[lammps-users] How to reduce the MSD fluctuation?

Hi lammps users,

Attached is one of my calculated MSD vs time curve of a simple NaCl-water solution (1000 water molecule and 8 Na+/Cl-) after 500 ps running at room temperature and 200 MPa.
I'm wondering how I can reduce the fluctuation?


I stable the system at 295 K and 1 atm,
then increase the pressure to 1974 atm (which is 200 MPa),
finally stable it at this condition for 500 ps.
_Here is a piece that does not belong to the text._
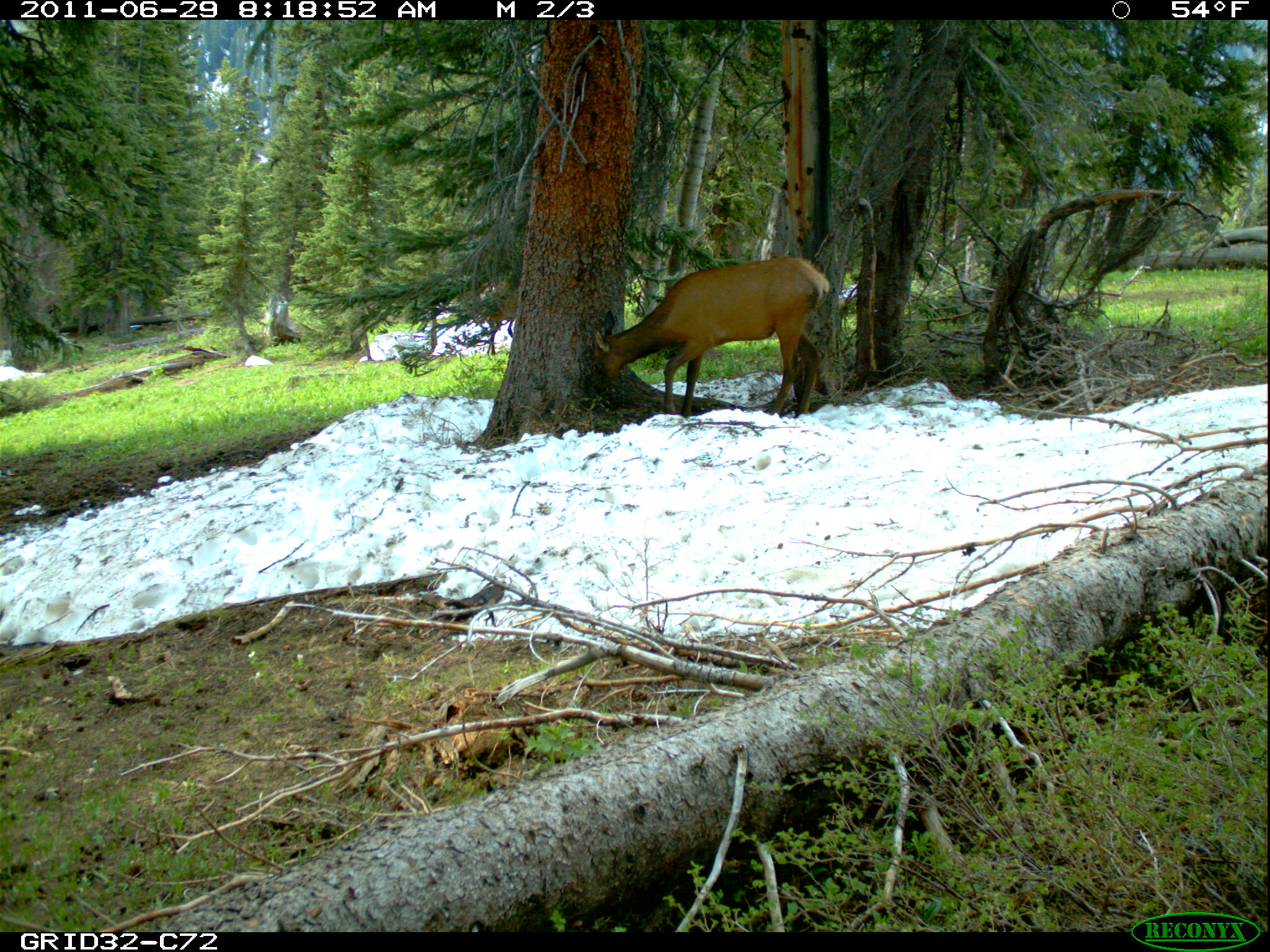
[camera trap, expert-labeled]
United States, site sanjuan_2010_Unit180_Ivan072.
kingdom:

My MD process code follows:

# msd compute

group Na type 3
group Cl type 4
compute namsd Na msd
compute clmsd Cl msd

# outputs

thermo 100
thermo_style custom step temp pe press density vol c_namsd[4] c_clmsd[4]
dump 1 all custom 2000 traj.lammpstrj id mol type x y z ix iy iz

# MD

timestep 1.0
fix 1 all nvt temp 295.0 295.0 100
run 100000
unfix 1

timestep 1.0
fix 1 all npt temp 295.0 295.0 100 iso 1.0 1.0 100
run 100000
unfix 1

timestep 1.0
fix 1 all npt temp 295.0 295.0 100 iso 1.0 1974.0 100
run 197400
unfix 1

timestep 1.0
fix 1 all npt temp 295.0 295.0 100 iso 1974.0 1974.0 100
run 500000
unfix 1

anyone have some idea? Should I increase the run time, or change the timestep / dump ?
Thank you guys in advance for any suggestions.

Yilong Pan
Western University


There are multiple issues here that you need to worry about.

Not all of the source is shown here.